加熱もしくは発火の恐れがあるととして、DELL(デル)が一部ノートパソコンに採用されている内蔵バッテリーパックのリコールを発表したのが2006年8月中旬。続いて Apple(アップル)社も一部ノートパソコンに採用されている内蔵バッテリーパックのリコールを発表。
その後、各パソコンメーカーの調査の結果、シャープ、富士通、東芝、日立、レノボでも一部ノートパソコンに採用されている内蔵バッテリーパックのリコールを発表。
そして、この原因となったのが「ソニー製の内蔵バッテリーパック」とわかり、2006年9月29日、ソニーは、発火の恐れのある同社製ノートパソコン用リチウムイオンバッテリパックの自主交換を全世界で実施することを発表しました。
NEC、ソーテック、マウスコンピュータ、松下電器の製品には対象となるソニー製の内蔵バッテリーパックを採用されていない、またHPの製品に関しては改良され、かつ、厳重なテスト後に製品搭載されており問題ないことを確認したため対象外メーカーとなります。
これらの情報は、テレビのニュース、新聞や雑誌、ネット配信ニュース、各メーカーのWebサイトのニュースなどで広く広報されたほか、個人のホームページや個人ブログでも多数取り上げられたため、多くの方が知っていると思います。
しかしながら、視聴者や読者の興味をひくことのみを、誇張して、個人的主観をいれて、断片的な情報だけを記しており、肝心な正確な情報記載がないことが少なくありません。

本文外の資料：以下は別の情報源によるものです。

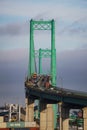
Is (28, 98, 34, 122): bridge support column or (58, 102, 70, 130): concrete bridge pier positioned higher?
(58, 102, 70, 130): concrete bridge pier

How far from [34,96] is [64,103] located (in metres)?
40.0

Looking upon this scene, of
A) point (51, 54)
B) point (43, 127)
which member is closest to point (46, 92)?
point (43, 127)

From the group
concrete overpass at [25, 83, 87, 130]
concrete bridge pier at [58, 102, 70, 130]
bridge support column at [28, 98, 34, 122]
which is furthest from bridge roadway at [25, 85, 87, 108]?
bridge support column at [28, 98, 34, 122]

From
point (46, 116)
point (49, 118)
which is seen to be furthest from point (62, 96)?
point (46, 116)

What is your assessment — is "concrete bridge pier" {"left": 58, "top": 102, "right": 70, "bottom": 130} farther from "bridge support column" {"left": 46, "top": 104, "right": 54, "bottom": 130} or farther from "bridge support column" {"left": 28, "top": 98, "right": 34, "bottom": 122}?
"bridge support column" {"left": 28, "top": 98, "right": 34, "bottom": 122}

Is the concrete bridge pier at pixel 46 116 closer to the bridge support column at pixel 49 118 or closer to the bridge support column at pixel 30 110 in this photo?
the bridge support column at pixel 49 118

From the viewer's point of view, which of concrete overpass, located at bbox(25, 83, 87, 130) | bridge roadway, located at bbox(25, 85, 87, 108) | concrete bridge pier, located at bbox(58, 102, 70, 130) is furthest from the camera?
concrete bridge pier, located at bbox(58, 102, 70, 130)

本来この問題は、内蔵バッテリーパック製造時に微細な金属片が混入することにより、充電池の内部でショートしたことが原因で、充電制御システムが正常に作動せず、想定以上の高い負荷がかかり加熱や発火につながったというのが真実で、発火に至るのはレアケースなのです。パソコン部品では最大規模のリコールとなったことで注目されていますが、一般ユーザーはさほど心配はありません。
ソニー製の内蔵バッテリーパックだから危険なのでもなく、内蔵バッテリーパックがリチウムイオン充電池式だから危険ということではないのです。ただし、発火の恐れがあるのは事実であるため、今回のリコール騒動になったのです。
この「ソニー製の内蔵バッテリーパック」に関する正確な情報は、各メーカーサイトのニュース、インフォメーション、お知らせ、サポートページなどに掲載されているので、自分の利用しているノートパソコンが対象製品であるかを確認したい場合は、各メーカーサイトで最新情報を確認するとよいと思います。この件に関する情報を各メーカーの情報掲載ページに直接リンクをはって紹介している個人サイトがありますが、情報が一報、二報、三報と変化しているにもかかわらず、一報だけのページだけにしかリンクをはっていないことが多いので、必ずメーカーのトップページからサイトに入ってから最新情報を確認することをおすすめします。当サイトのトップページなどに各パソコンメーカーへのリンク集があるので活用していただければと思います。
もう少しこの件に関して「リチウムイオン充電池」について補足解説します。
当サイト「PC Life エッセンス」コーナーの「電池の種類」にて各種電池のミニ解説をしていますが、「リチウムイオン充電池」のメリットは、デジタルカメラや携帯電話の薄型タイプに採用されていることが多いため、小さくてもハイパワーであるという点に注目が集まりがちですが、それ以外にも、使い切っていない状態で充電を繰り返していると、一部の容量しか機能しなくなってしまう「メモリ効果」と呼ばれる症状の心配をほとんどする必要がないというというメリットもあるため多くのメーカーで採用され、これだけ普及したという背景があるのです。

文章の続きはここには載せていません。